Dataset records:
++++
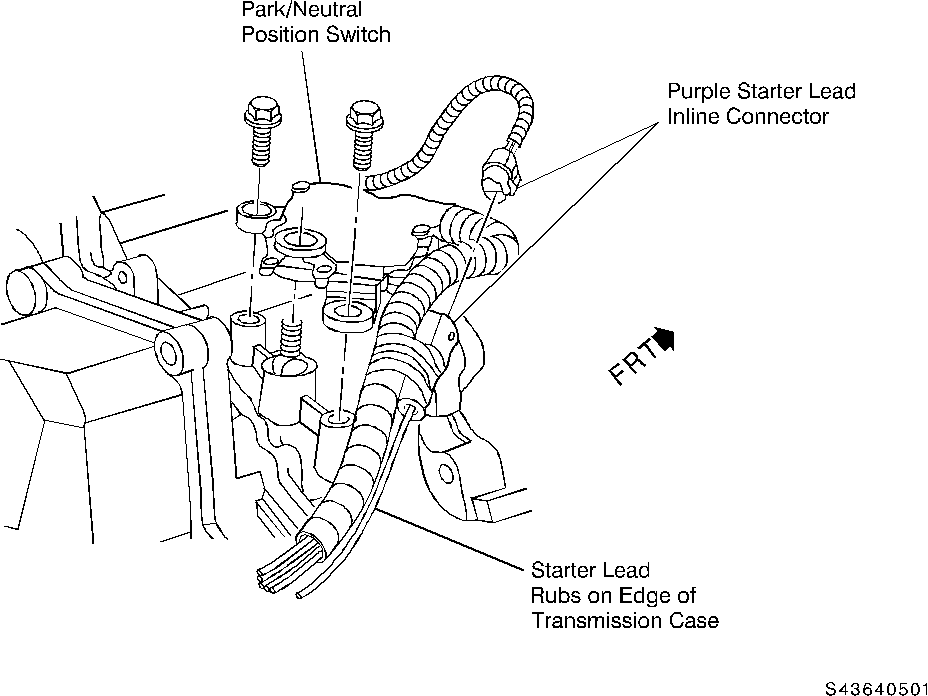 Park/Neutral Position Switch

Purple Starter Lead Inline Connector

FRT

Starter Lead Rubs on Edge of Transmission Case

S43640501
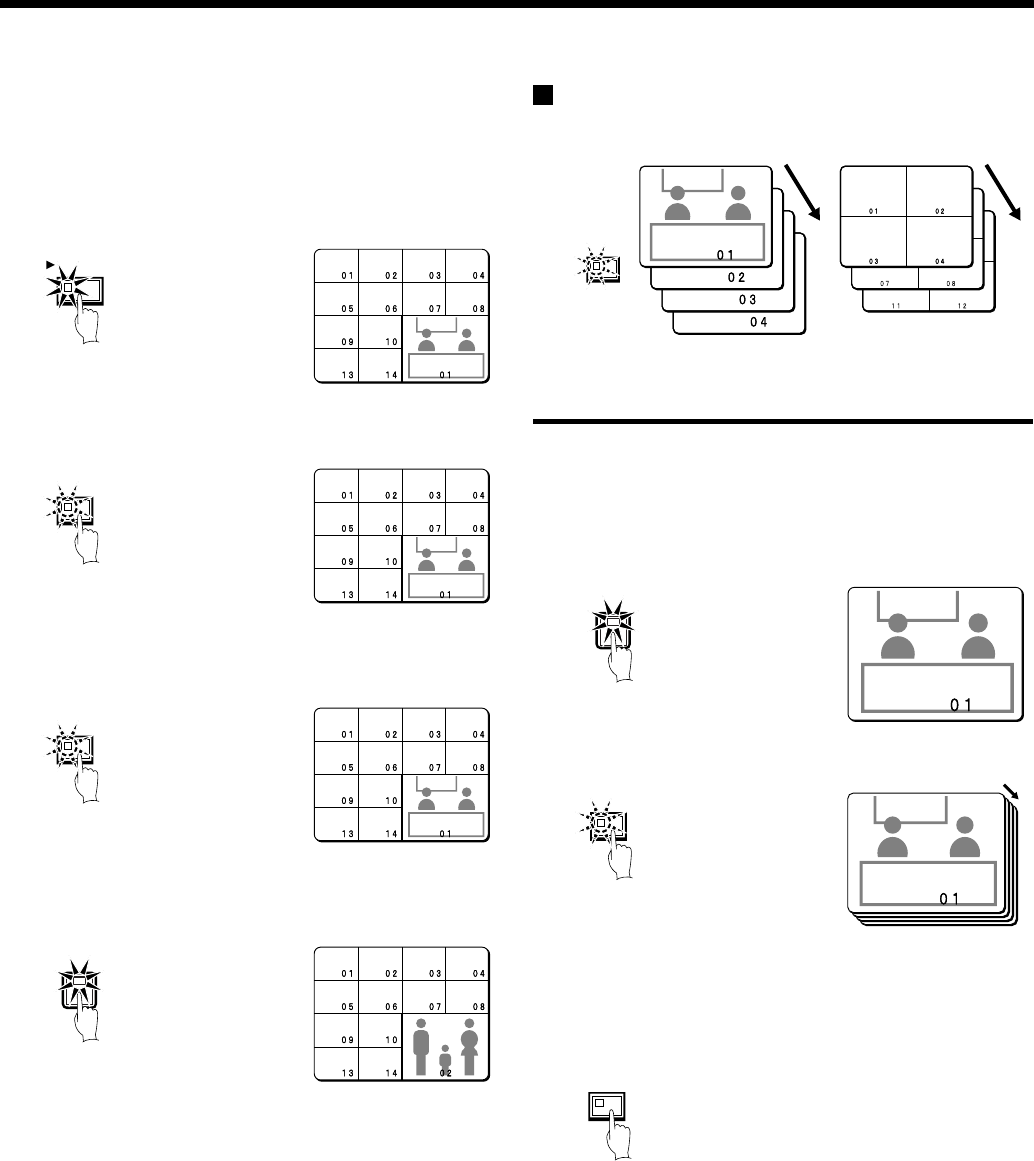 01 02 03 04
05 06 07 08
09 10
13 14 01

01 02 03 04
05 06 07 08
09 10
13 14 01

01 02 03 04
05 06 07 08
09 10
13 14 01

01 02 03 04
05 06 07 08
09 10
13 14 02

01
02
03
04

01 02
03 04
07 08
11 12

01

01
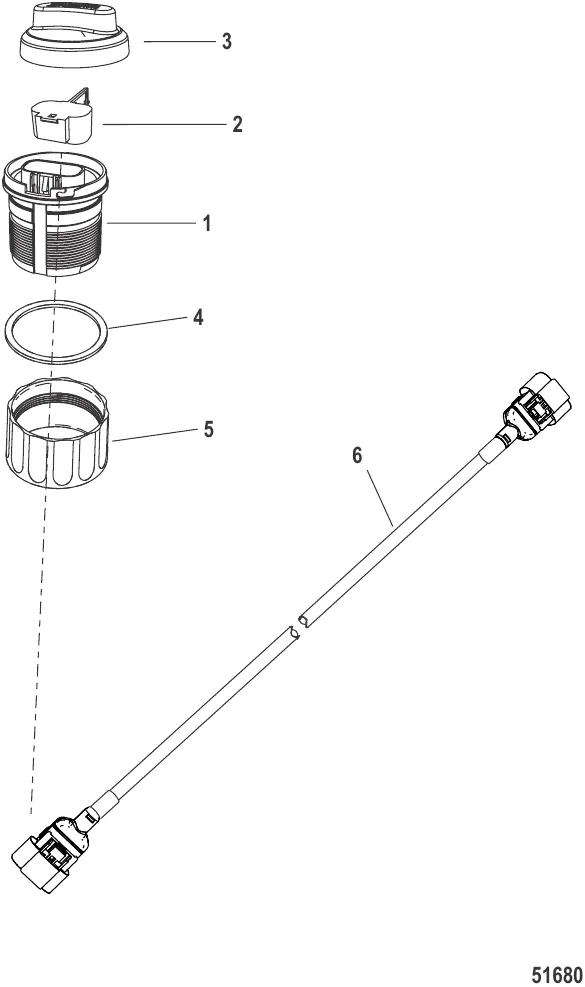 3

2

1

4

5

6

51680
++++
YOUR ASSIGNMENT — In the entries above, find each line with the word "Starter" and return it.

TASK OUTPUT —
Purple Starter Lead Inline Connector
Starter Lead Rubs on Edge of Transmission Case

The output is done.